An inspired coupling
from Arco Diva.
The Pfitzner is an
impressive work. Its first movement
is highly expressive and includes some
distinctly Schoenbergian gestures; try
around 4'40. The young Wihan Quartet
employs exquisite shading during the
course of the music's expressive wanderings.
The music tapers to nothing before the
energetic Scherzo ('Sehr Schnell') bursts
upon the scene. The Wihan play this
beautifully, the music shifting unpredictably.
Perhaps the ostinati could be more frenetic
- there should be a late-Beethovenian
edge here - but the cheeky end almost
compensates.
The slow movement ('Langsam,
ausdruckvoll') includes moments of rare
repose, blessed with cantabile lines
dispatched with real tendresse by the
players.

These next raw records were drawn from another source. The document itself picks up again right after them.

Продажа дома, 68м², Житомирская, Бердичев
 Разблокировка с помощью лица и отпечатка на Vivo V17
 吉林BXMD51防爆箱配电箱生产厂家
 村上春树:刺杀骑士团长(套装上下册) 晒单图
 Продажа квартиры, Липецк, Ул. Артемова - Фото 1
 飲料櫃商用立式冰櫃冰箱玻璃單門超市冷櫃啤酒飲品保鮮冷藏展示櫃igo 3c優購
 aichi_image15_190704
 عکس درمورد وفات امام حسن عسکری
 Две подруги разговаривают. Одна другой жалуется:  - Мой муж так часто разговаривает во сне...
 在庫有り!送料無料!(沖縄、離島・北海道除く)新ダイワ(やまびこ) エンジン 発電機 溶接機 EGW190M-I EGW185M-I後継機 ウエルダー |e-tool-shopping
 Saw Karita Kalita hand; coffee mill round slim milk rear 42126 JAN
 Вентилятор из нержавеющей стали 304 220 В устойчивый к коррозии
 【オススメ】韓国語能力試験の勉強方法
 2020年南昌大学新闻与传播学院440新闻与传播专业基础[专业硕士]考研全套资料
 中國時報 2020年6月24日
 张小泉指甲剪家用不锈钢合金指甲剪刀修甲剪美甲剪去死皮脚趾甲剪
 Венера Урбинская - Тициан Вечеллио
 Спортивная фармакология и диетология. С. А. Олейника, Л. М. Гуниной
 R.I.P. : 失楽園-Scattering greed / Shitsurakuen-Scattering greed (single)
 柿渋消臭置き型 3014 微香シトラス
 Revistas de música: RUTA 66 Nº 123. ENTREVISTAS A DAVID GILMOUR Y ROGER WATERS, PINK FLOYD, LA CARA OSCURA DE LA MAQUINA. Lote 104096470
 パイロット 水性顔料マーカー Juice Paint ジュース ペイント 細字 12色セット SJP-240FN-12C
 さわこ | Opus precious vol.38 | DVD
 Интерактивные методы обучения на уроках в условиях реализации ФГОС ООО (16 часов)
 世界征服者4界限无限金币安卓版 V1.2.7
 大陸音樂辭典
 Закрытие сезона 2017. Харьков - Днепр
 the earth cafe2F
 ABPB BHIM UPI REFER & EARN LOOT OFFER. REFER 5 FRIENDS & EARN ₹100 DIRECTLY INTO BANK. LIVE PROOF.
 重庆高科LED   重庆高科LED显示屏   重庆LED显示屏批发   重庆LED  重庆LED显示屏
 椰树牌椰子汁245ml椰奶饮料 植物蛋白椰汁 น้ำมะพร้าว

This is truly interior music
that threatens to run and run, so it
comes as something of a surprise that
the third movement's timing is only
6'20. A strummed accompaniment to a
soloist's melody comes as a nice textural
touch before the emotionally wide-ranging
finale comes into play.
Interesting that the
Second Quartet dates from what the booklet
notes call a 'lean period' - apart from
some songs, there is not much else from
the 1920s - as the music seems almost
shamelessly fertile. Those who know
this work from the CPO performance (999
526-2) may still want to hear this fresh,
enthusiastic and well recorded account,
particularly in the light of the coupling,
Schoenberg's Fourth Quartet.
Of course with this
Schoenberg work the competitive field
really opens out. For the complete Schoenberg
Quartets, perhaps one should consider
the New Vienna Quartet (with Evelyn
Lear) on a Philips twofer, 464 046-2;
but in the case of the Fourth one really
should also hear the Arditti Quartet
(on Auvidis, possibly currently deleted),
the Kolisch (1936), and the LaSalle
Quartets.
The complexity of the
musical surface of the first movement
is astonishing, yet it never overwhelms
the Wihan Quartet. This was Schoenberg's
first twelve-note work of his American
period and it is a masterpiece … and
there's a word I don't use lightly.
The compositional assurance is astonishing,
as are the demands made upon the performers.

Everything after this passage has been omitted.